Rentrer
En ce temps-là, ce vieux temps-là toujours neuf et naïf de la lointaine enfance, il fallait bien un jour un clair jour de septembre, le quitter l'oublier, pour un an pour toujours, le pays de soleil et d'ennui des si longues vacances.
Quand le matin venait, on entrait avec crainte et désir dans le monde inconnu de la nouvelle année scolaire.
Il y avait l'attente un peu anxieuse devant la porte close, dans la fraîcheur de huit heures. L'appel des noms qui paraissaient tous étrangers. La marche en file derrière le nouveau maître. Le grand tableau repeint s'étirant sur le mur comme un vaste horizon. La table étroite et bien cirée, barque luisante où était déjà posé le cahier.
On s'installait en marin sur le banc, on ouvrait prudemment la trousse de cuir fauve emplie de munitions colorées, et on tournait lentement la première page, en se penchant pour respirer l'odeur du large sur le papier tout neuf et gorgé de promesses.
Puis on plongeait la plume dans l'encrier plus blanc que coquillage où tremblait une eau lourde, d'un violet profond remué de courants souterrains.
Un instant la main restait suspendue au-dessus de la première ligne de la première page du premier cahier de l'année. Une ombre mince palpitait sur la feuille, s'allongeant comme un mât vers des rivages inexplorés. L'encre luisait en perle sombre au bout de la plume envolée.

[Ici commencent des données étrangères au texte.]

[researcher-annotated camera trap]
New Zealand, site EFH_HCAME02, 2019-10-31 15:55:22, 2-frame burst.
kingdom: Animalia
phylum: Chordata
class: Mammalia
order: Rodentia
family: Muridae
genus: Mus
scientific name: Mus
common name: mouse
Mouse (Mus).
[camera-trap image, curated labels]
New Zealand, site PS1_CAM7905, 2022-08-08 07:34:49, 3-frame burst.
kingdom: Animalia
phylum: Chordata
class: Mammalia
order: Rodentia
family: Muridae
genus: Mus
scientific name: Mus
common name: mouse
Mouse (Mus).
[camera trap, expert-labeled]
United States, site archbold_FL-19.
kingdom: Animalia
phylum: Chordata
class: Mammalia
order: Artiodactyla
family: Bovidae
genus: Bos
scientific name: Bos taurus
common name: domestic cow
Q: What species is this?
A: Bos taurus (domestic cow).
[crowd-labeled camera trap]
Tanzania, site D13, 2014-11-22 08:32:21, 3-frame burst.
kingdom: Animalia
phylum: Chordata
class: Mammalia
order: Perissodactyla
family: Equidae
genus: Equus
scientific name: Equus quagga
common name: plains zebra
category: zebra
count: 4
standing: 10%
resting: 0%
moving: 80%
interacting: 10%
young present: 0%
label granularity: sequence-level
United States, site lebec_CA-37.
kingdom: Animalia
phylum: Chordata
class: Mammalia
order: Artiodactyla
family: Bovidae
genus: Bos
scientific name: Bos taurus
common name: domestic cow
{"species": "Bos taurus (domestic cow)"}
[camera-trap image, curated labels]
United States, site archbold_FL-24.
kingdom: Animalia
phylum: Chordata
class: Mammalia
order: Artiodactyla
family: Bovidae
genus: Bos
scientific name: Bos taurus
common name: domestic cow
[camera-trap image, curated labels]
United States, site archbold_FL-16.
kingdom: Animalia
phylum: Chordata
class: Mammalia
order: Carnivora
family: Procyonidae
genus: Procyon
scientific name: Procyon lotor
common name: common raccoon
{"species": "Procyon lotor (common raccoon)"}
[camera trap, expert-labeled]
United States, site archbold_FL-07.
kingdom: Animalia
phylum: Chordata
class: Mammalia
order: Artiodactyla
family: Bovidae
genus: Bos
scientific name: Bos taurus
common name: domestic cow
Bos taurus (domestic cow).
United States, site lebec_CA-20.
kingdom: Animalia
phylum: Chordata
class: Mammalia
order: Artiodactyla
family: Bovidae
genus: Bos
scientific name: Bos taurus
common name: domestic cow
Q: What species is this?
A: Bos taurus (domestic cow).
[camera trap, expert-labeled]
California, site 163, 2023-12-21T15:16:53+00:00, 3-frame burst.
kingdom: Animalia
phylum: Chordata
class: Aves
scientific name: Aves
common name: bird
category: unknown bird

Puis la main retombait. Le porte-plume encore sans tache traçait fidèlement les lignes du modèle. Et les lignes suivaient les lignes, lents bataillons dociles et déjà las, sur les chemins bien balisés qu'avait tracés le maître, de toute éternité.
Il n'y avait plus qu'à poursuivre ainsi, pour un an pour toujours, puisqu'on était rentré.